What About Checkouts VS Sales (Orders)

In this fourth analysis, Michael explored a hunch about correlations potentially becoming stronger as customers progress further towards checking out. To confirm this, he agreed to perform one more analysis involving "any checkout visits" vs sales. These checkout metrics included a variety of shallow (early) and deeper (later) checkout step visits across funnels. Interestingly, in this new sample of 533 experiments we can notice the stronger correlation of R = 0.6085 along with an ultra significant result (p-value near 0). So the data confirms Michael's intuition.

What Do Experimenters Think About Relying On Secondary Metrics In A/B Tests?

Building on this topic, a week ago I also ran a LinkedIn poll asking if others rely on secondary metrics while making decisions about their a/b tests. According to the poll results, the consensus seems heavily skewed (83%) towards incorporating such metrics.

Now What: How Do We Use These Secondary Metrics?

Here I'd like to explore a few potential use cases as potential starting points or questions. Let's first start with the standard and most basic experiment design where we have a primary metric with some satisfied significance threshold as acceptance criteria. In order for someone to make a decision, it might look like the following:

Secondary As Primary?

This brings us to the first use case where someone might simply not have enough traffic or adequate statistical power in order to detect a desired effect on their primary metrics. Assuming a situation where a secondary metric (such as checkout visits) correlates with sales, isn't it better to run such an a/b test (with the secondary as primary) than no test at all? Please let's also remember that the closer the metric to a sale/order, the higher the correlation (according to Chart 4 and Michael's data from Conversion).

Having said that, here we should also strongly remind ourselves that correlation does not equal causation. And we could easily come up with test ideas where we "artificially" encourage people to move throughout a checkout funnel, without affecting the primary metrics.

Secondary As Guardrail Metrics

Moving on, perhaps a second use case for secondary metrics might include setting them as simple guardrails. That is, our traditional primary metrics stay as such but additional ones are also tracked. These guardrails are then factored into our acceptance criteria. For example: we'll only accept the test if our primary metric is satisfied while additional secondary ones that do not deteriorate (or meet some predefined conditions).

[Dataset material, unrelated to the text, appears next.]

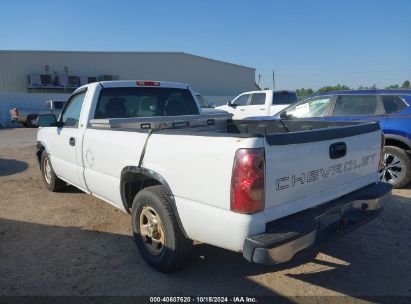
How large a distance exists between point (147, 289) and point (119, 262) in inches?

Multiple Secondary Metrics?

Here is a rather exploratory use case for which I lack the math background and is only meant as a question. But let's assume that we had a set of three secondary metrics that we knew all correlated with the primary. Could we minimize uncertainty by making an acceptance decision when all three secondary metrics pointed in the same direction of effect? This is more of a hunch.

Aggregate Metrics?

Similarly to the above exploratory use case, could we combine both secondary and primary metrics in some way to minimize uncertainty and make a better decision, faster? Is there less uncertainty when primary metrics show consistent effects with secondary metrics? Again, here intuition tells me yes, but this is simply an open question.

Secondary As Inspiration

Last but not least, while designing experiments some teams also appended secondary metrics for greater visibility into how people interact (or don't interact) with UI elements. These metrics can later become inspirational sources for follow up experiment iterations. Perhaps a variant might increase error rates, make people edit their carts more often or something else. Such interactions are only visible if measured. Seeing these additional metrics of course can lead to new questions and new experiments. So secondary metrics here might act as bridges for iteration.

This analysis does begin to show consistently across data sets that some metrics may be correlated with varying degrees. My judgement on this is it would probably be better to rely on such a secondary metric than no metric at all. At the same time we should stay aware that not all add-to-cart increases will lead to increases in sales as correlation doesn't equal causation. Hopefully these data sets inspire further analysis.